If using strict and warnings doesn't get you any closer to a solution, you could warn out the link you are about to use each loop so when it sticks you can try it in a browser and see what happens, or alternatively using a packet sniffer (such as Wireshark) could give you some clues.

Cebjyre
this worked, adding those "use" statements and throwing a "my" in front of everything and there we go. Like I said, something tiny I didn't know. Many thanks, and sorry I'm new to some conventions, will remember for the future.
gnomed
@gnomed: example.com is more than a convention it is in RFC 2606.
J.F. Sebastian
@gnomed: look into Date::Format and Date::Parse; you can collapse all your date loops into a single loop, and simultaneously avoid dates like '2005-02-31'.
kyle
+1  A: 

(2006 - 1986) * 12 * 31 is more then 7000. Requesting web pages without a pause is not nice.

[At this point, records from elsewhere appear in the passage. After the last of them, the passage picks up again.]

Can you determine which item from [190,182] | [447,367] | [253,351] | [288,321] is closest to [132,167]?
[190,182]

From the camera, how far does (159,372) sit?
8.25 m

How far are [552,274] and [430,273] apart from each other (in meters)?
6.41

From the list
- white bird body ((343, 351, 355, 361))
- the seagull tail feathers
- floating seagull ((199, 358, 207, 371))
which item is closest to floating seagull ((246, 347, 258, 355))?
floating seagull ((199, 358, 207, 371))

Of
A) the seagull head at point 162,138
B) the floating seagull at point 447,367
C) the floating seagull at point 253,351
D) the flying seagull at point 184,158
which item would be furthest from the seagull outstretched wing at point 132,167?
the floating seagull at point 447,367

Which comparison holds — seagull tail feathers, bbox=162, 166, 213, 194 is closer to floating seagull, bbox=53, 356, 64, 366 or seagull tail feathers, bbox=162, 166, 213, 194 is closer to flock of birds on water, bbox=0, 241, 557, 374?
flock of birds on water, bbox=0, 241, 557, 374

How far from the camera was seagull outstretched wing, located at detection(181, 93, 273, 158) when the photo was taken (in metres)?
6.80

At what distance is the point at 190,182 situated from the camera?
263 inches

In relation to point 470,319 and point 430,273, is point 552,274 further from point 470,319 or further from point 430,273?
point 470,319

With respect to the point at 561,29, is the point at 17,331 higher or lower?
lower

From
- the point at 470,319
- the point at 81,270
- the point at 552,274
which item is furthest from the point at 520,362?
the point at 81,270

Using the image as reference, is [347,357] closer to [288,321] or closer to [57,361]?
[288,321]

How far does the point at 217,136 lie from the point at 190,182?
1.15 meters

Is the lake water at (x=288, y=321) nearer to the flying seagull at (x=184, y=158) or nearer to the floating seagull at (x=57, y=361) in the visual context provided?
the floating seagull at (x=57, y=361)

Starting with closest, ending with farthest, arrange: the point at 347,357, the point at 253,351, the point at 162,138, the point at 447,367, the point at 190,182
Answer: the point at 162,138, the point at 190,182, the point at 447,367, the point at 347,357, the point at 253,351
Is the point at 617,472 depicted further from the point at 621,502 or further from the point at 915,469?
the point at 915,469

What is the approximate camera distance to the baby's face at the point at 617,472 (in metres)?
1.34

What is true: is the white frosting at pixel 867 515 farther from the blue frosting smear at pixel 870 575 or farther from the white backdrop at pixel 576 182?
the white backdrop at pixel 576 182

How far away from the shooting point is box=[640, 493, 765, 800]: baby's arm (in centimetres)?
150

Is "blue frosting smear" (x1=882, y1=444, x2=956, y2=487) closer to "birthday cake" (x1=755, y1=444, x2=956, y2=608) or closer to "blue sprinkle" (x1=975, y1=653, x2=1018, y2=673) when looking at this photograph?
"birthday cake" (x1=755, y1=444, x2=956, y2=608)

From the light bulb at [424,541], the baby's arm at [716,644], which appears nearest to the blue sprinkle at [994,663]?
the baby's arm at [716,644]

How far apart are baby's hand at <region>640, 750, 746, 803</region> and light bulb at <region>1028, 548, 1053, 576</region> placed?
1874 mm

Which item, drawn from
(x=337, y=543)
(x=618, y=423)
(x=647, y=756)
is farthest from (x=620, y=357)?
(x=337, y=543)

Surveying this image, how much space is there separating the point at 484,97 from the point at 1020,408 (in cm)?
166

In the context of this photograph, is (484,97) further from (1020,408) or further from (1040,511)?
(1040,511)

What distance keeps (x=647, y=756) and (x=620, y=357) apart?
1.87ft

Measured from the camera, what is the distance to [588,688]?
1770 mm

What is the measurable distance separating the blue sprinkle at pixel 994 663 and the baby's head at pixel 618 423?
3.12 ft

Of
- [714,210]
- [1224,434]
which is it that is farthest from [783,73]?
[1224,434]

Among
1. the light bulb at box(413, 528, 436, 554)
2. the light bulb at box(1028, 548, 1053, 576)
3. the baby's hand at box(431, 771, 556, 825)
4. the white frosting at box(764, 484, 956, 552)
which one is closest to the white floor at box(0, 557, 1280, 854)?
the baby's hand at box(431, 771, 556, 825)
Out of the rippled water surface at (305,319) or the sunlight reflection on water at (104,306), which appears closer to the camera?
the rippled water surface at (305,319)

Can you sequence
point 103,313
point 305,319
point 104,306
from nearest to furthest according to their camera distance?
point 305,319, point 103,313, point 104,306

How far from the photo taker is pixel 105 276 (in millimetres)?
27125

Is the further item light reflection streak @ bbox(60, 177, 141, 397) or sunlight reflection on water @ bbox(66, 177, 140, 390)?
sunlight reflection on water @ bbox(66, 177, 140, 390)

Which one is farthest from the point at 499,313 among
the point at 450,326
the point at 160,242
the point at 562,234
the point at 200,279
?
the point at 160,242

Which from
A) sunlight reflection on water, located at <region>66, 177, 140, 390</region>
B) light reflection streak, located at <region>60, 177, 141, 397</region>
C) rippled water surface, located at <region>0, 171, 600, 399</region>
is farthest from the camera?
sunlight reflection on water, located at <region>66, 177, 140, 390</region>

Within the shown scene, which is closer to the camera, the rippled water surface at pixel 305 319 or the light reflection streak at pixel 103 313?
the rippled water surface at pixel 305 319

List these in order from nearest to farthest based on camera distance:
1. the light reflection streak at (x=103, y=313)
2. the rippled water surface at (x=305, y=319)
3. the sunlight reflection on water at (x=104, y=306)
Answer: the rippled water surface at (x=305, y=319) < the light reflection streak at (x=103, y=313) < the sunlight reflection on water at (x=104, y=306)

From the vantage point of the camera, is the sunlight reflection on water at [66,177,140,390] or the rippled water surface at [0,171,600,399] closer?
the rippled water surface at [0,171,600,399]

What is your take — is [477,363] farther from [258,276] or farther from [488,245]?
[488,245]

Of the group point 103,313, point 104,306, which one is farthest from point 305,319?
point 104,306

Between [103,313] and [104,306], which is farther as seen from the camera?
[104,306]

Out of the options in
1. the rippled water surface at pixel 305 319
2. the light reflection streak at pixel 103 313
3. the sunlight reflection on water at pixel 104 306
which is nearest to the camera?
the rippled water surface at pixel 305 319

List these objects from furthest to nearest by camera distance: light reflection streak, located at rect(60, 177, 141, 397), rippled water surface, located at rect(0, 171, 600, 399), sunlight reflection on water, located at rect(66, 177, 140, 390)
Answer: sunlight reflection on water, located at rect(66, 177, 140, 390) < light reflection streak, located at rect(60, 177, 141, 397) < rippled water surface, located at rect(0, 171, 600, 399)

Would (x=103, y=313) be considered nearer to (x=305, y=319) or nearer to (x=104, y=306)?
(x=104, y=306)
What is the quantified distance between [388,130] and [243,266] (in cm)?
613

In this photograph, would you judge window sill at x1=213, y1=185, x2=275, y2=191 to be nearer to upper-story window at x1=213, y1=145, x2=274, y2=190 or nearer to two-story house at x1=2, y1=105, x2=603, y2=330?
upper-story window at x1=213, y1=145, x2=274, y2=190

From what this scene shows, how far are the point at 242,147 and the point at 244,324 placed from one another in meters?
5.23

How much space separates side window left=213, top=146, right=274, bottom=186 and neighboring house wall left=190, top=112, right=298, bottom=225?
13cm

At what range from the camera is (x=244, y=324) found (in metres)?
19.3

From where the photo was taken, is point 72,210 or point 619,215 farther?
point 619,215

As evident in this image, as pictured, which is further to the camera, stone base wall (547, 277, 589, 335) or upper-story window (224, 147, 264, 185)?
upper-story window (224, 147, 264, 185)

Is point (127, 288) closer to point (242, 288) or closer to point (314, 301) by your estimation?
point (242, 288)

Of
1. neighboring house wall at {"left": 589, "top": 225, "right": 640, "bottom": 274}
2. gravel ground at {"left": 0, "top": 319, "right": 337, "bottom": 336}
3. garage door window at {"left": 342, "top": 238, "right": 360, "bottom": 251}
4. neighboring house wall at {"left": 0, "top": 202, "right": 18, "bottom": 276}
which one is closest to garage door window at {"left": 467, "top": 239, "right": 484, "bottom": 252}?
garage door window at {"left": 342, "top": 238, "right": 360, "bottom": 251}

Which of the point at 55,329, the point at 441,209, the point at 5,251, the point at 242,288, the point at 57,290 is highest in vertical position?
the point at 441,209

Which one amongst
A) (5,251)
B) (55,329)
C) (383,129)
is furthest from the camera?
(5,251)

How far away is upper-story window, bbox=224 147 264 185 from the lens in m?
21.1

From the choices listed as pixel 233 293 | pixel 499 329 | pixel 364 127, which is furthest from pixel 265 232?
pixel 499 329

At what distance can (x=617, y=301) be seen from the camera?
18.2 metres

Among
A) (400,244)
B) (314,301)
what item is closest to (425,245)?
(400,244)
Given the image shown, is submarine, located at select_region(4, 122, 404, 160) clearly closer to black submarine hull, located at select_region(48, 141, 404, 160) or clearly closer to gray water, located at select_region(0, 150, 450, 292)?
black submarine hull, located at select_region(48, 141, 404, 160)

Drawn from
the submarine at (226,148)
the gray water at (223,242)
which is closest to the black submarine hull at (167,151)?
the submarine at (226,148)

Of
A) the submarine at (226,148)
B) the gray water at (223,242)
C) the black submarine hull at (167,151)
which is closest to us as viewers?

Slightly more Perl-like version (code-style wise):

#!/usr/bin/perl
use strict;
use warnings;

use LWP::Simple qw(get);    

my $urlBase = 'http://www.example.com/subheading/';
my @months  = qw/jan feb mar apr may jun jul aug sep oct nov dec/;
my $nullXML = <<'NULLXML';
<?xml version="1.0" encoding="UTF-8"?>
<nil-classes type="array"/>
NULLXML

for my $year (1987..2006) {
    for my $month (0..$#months) {
        for my $day (1..31) {
            my $newUrl = "$urlBase$year/$months[$month]/$day.xml";
            my $content = "abc"; #XXX get($newUrl);
            if ($content ne $nullXML) {
               my $filename = "$year-@{[$month+1]}-$day.xml";
               open my $fh, ">$filename" 
                   or die "Can't open '$filename': $!";
               print $fh $content;
               # $fh implicitly closed
            }
        }
    }
}
J.F. Sebastian
Quick heads-up: Perl subtly casts the min..max ranges to an array, then issues an iterator over it (at least, ActivePerl on Windows). Benchmark the behavior of min..max versus ( my $i = min; $i < max; ++$i ), and it is about 10x slower (as of my last test). Been slowly migrating all my scripts :)
kyle
thanks for the tidy version, can't say I'm at that level yet, this is still my second day. but about the website requests, I changed my program since getting it to work to set pauses for slightly more reasonable request rates.
gnomed
@kyle: You are using an ancient Perl version. `for $i ($min..$max)` is faster and doesn't consume more memory than `for ($i=$min; $i<=$max; ++$i)`.
J.F. Sebastian
A: 

LWP has a getstore function that does most of the fetching then saving work for you. You might also check out LWP::Parallel::UserAgent and a bit more control over how you hit the remote site.